Friday, 13 May 2022

St Bartholomew, Brighton Feast of St Matthias, Apostle 14.5.22

 


Today’s Collect rejoices at ‘how God’s love has been allotted to us’.

Do you ever think why the Lord has allotted you a place in the company of the saints and not your neighbour or your sister or your brother?

The mystery of the choices of God is something to ponder so as to deepen humility. As the entrance antiphon from John 15:16 reminded us: ‘It was not you who chose me, says the Lord, but I who chose you to go and bear fruit, fruit that will last.’

Today’s Saint must have pondered ‘the lot of God’s love’. Matthias wasn’t one of the original Twelve but after the betrayal of Our Lord and death of Judas Iscariot, someone was needed to take his place. Two men were selected, and lots were drawn to see which should be made an Apostle and we read in today’s passage from Acts how the lot fell on Matthias. 

Being chosen by casting lots seems a random choice at one level but, being a gamble set up by the Holy Spirit after prayer, its consequence came to be seen as expressing God’s will. It was a way of putting the important choice to make up the Twelve into the hands of God.

My presence and yours at Mass this morning traces back both to people we have met who have influenced us towards Christ and, like Saint Matthias, a readiness to put to God’s service the gifts and talents he has given us. It's humbling to consider the seemingly random element of ‘how God’s love has been allotted to us’.

‘It was not you who chose me, says the Lord, but I who chose you to go and bear fruit’. God has chosen us, with our needs and inadequacies as well as with our gifts and strengths to be his servants - and before that to be his.

We work for God, yes, but today’s feast reminds us of the beautiful grace that lies behind that reality. It reminds us as we celebrate Mass, or serve, do the flowers or whatever that the work of the Lord flows from the Lord of the work who is ours for ever.

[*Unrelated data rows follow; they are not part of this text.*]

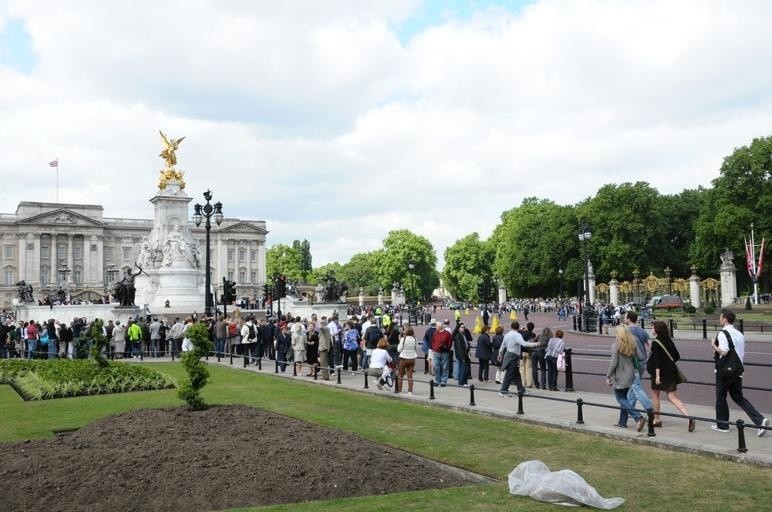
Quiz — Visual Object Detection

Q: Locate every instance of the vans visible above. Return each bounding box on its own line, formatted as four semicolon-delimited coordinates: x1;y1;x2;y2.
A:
646;294;683;311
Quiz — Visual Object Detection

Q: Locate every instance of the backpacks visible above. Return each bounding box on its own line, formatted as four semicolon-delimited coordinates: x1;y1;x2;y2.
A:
245;322;255;340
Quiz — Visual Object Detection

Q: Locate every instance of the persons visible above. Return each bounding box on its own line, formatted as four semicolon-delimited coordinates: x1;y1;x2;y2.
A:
20;281;33;301
57;287;66;305
647;321;695;432
624;310;652;418
325;270;339;301
164;133;177;167
711;310;769;437
605;325;646;432
120;268;141;306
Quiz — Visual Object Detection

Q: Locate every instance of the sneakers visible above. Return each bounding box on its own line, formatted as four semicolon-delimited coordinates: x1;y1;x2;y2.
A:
710;423;730;433
613;417;662;432
756;417;770;438
688;417;696;433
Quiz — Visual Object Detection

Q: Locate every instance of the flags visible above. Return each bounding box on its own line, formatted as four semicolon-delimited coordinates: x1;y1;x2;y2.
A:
49;161;58;167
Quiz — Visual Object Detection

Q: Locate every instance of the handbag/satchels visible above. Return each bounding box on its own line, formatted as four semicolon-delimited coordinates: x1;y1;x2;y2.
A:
715;350;745;389
676;365;687;385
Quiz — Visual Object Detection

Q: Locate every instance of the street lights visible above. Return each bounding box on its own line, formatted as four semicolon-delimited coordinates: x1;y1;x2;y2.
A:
688;262;702;311
192;189;224;317
558;264;564;300
609;269;620;305
106;262;119;284
407;259;418;311
630;269;641;299
577;219;597;311
663;265;672;295
57;262;72;281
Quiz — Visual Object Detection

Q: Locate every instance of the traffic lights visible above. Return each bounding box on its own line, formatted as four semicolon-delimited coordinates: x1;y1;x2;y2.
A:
277;273;287;298
225;280;237;305
261;284;268;301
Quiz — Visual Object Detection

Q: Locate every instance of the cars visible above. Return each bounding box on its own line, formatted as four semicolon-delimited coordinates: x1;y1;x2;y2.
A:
445;296;483;310
614;301;645;313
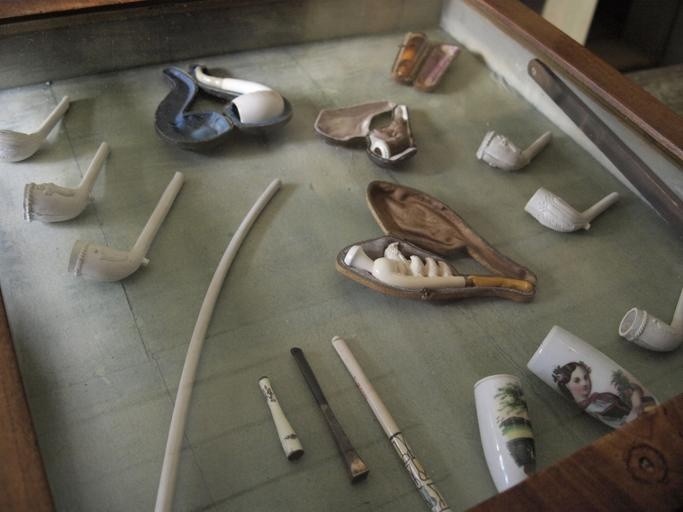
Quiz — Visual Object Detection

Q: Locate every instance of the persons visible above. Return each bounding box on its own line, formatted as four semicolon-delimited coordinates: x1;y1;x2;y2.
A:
553;361;655;429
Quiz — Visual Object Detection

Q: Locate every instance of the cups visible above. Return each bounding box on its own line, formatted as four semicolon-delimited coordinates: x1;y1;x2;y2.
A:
523;324;659;430
472;374;536;493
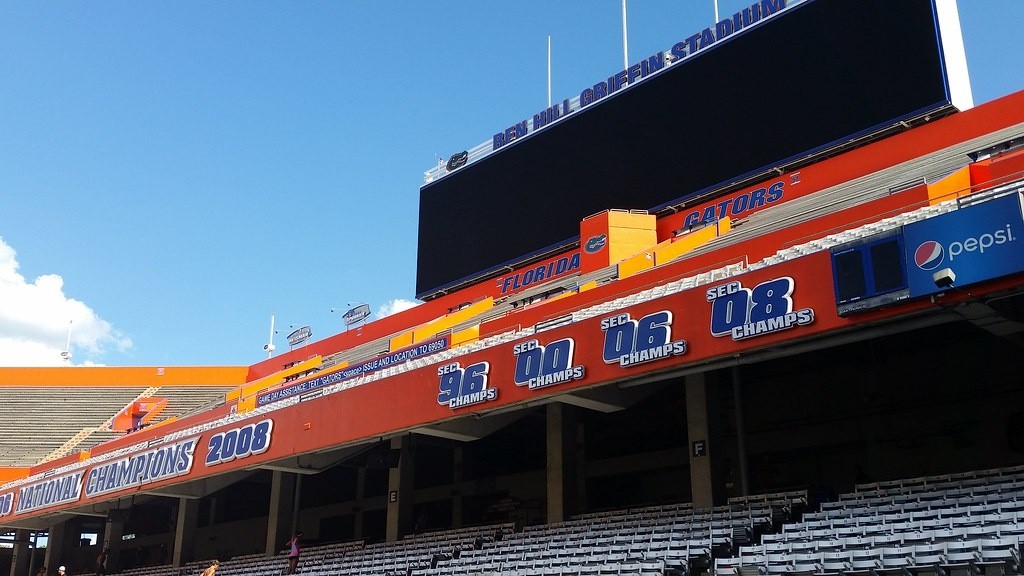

The Lord make us aware, at the prayer of St Matthias, of his love allotted to us from beyond this world, the One we love before we make the object of our employment.

May your love be upon us, O Lord! It is that love we trust - may you, the Lord of our work, always come before the work we do for you at the altar, in the Sacristy or out there in the world that awaits us after Mass!